While no one closely tracks the exact number of such thefts, these experts report a proliferation of websites and YouTube videos with instructions on how to break into the machines.
“My sense is that theft is on the rise as there are so many people in desperate times,” said Mark Manney, chief executive of Loss Prevention Results Inc., a Wake Forest, N.C., vending-theft consultant.
The industry already is struggling. U.S. sales fell 10% in 2009 to $19.85 billion, the latest data available, from $22.05 billion the year before, according to Automatic Merchandiser, a trade magazine. With profit margins as thin as 1%, losses from theft have an impact.
Police rarely get involved, operators say, because each theft seldom amounts to much money. Sometimes operators call the police but they usually arrive too late.

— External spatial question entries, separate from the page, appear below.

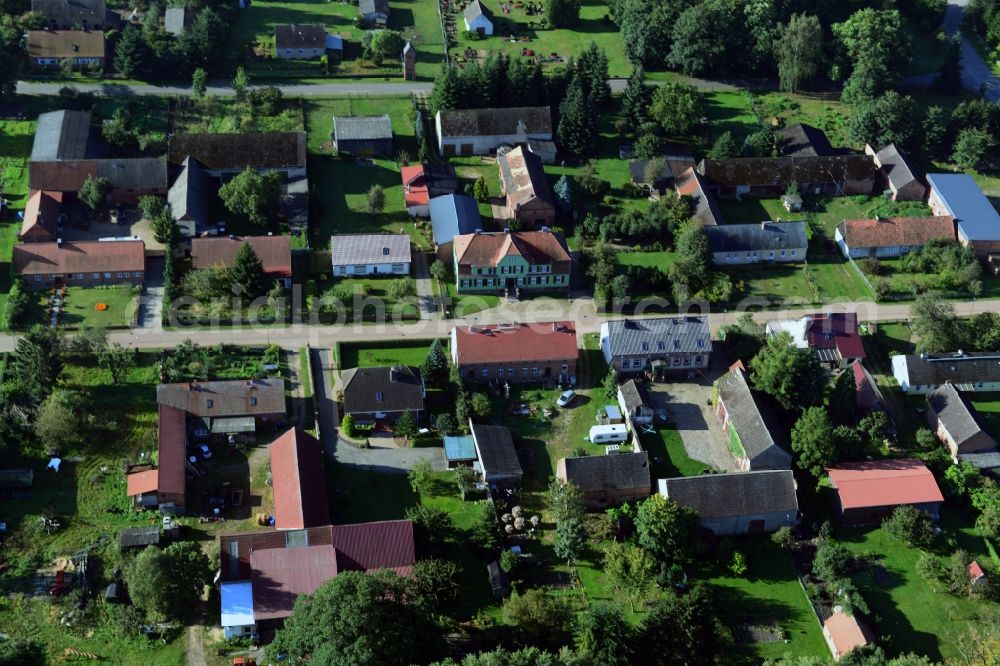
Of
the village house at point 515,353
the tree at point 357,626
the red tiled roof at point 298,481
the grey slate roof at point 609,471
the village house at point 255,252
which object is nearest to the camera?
the tree at point 357,626

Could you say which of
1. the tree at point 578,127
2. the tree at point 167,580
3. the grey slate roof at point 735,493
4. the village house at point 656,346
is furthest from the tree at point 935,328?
the tree at point 167,580

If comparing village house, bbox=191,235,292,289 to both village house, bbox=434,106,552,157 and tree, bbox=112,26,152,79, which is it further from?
tree, bbox=112,26,152,79

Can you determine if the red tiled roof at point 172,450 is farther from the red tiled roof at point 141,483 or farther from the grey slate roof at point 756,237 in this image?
the grey slate roof at point 756,237

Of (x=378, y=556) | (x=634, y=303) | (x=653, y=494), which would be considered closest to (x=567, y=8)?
(x=634, y=303)

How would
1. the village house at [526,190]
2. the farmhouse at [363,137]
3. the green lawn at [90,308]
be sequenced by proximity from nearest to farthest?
the green lawn at [90,308], the village house at [526,190], the farmhouse at [363,137]

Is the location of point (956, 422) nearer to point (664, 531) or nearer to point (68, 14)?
point (664, 531)

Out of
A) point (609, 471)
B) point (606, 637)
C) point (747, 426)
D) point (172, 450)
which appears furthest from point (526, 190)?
point (606, 637)
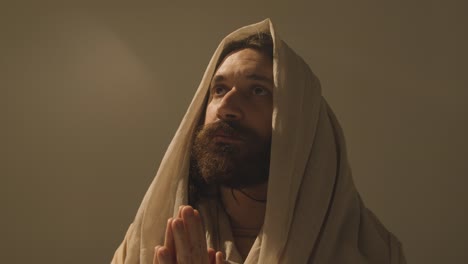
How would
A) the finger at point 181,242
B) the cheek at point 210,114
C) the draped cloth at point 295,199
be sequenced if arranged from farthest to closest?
the cheek at point 210,114 → the draped cloth at point 295,199 → the finger at point 181,242

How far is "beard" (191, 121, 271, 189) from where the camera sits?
2.43 ft

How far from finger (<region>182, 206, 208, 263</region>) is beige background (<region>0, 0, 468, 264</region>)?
684 millimetres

Others like Jodi Glimpse are cracking down on their own. “I’m starting to feel like my own personal detective service,” said Ms. Glimpse, owner of Camelback Vending Services LLC, which operates hundreds of vending machines in the Phoenix area.
She bought her first wireless warning devices in 2005 but usually missed alerts because thieves mostly struck her machines while she was sleeping. Last fall, thieves began using welding torches and bolt cutters on her vending machines on high school campuses.

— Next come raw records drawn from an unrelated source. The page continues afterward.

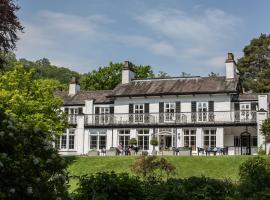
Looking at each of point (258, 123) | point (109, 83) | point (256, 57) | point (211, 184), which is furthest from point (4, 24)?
point (256, 57)

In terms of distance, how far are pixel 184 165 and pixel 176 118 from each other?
42.3ft

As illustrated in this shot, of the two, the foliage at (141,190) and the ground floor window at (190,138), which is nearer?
the foliage at (141,190)

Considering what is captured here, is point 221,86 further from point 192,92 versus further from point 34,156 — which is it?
point 34,156

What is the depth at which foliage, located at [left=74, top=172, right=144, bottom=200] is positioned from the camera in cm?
962

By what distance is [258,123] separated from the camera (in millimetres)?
41781

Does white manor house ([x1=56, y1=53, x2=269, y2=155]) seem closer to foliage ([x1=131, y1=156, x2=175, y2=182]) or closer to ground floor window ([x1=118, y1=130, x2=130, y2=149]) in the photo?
ground floor window ([x1=118, y1=130, x2=130, y2=149])

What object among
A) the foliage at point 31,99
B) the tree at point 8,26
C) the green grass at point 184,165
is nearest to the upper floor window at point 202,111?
the green grass at point 184,165

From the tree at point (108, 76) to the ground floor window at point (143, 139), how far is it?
68.8 feet

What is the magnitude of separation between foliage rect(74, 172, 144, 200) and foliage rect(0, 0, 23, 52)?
16.3 feet

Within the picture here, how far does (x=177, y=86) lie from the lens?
46.9m

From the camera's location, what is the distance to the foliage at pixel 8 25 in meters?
12.5

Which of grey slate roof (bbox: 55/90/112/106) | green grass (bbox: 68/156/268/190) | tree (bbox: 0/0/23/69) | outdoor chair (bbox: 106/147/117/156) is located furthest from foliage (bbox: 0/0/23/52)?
grey slate roof (bbox: 55/90/112/106)

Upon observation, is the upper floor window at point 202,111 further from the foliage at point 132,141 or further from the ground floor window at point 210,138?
the foliage at point 132,141

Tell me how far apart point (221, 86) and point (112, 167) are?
1645cm
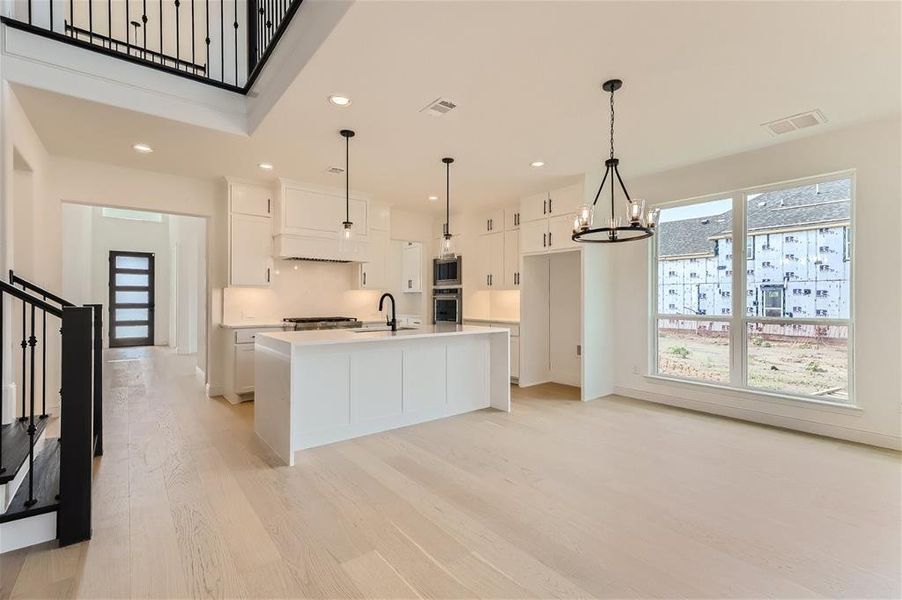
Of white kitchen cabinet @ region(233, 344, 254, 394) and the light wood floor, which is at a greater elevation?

Ms. Glimpse compiled a list of police-department phone numbers and switched her alerts to a ringtone and started sleeping with her cellphone nearby.
The day after Thanksgiving, a text message signaled a break-in, and Ms. Glimpse called police with the address of a high school where the machine was located. After watching a man breaking into another of her machines, officers arrested him.
“In the same way that retailers just assume there’s going to be a certain percentage of shrink, we’ve probably just closed our eyes and not done anything,” said John Mitchell Jr., an owner of Treat America Ltd. of Merriam, Kan., with about 12,000 vending machines.
While theft rings can steal hundreds of dollars in a night, operators generally assume that up to 3% of sales will disappear, as employees lift a dollar here and 50 cents there.
Because vending is largely a cash business, operators often have trouble tracking money as it changes hands between route drivers, managers and mechanics. Former employees sometimes visit machines with keys they kept illegally.
For keeping tabs on employees, some operators employ devices that record and wirelessly transmit real-time data.
Marcus Whitener, an owner of Refreshment Solutions LLC of Norco, La., began retrofitting his 4,000 vending machines in Louisiana and elsewhere with wireless devices in September 2009.
The devices, which cost about $300 each, let him remotely set pass codes on electronic locks that allow certain people access at certain hours.
When a vending door is opened at unauthorized times or power is cut, Mr. Whitener receives a text message and email.
Within nine months of installing the systems, Mr. Whitener said, seven of his 25 route drivers quit or were fired. Five quit after he started asking questions about cash shortages.
He said he pressed charges on two people who allegedly stole $60,000 in cash and products.
Meanwhile, Mr. Mitchell began using a system that allowed him to monitor each of his machines on a website that showed individual sales, inventory and the amount of cash collected.
He said his gross profit has increased by two percentage points on routes where he has installed the devices, partly thanks to a decline in theft.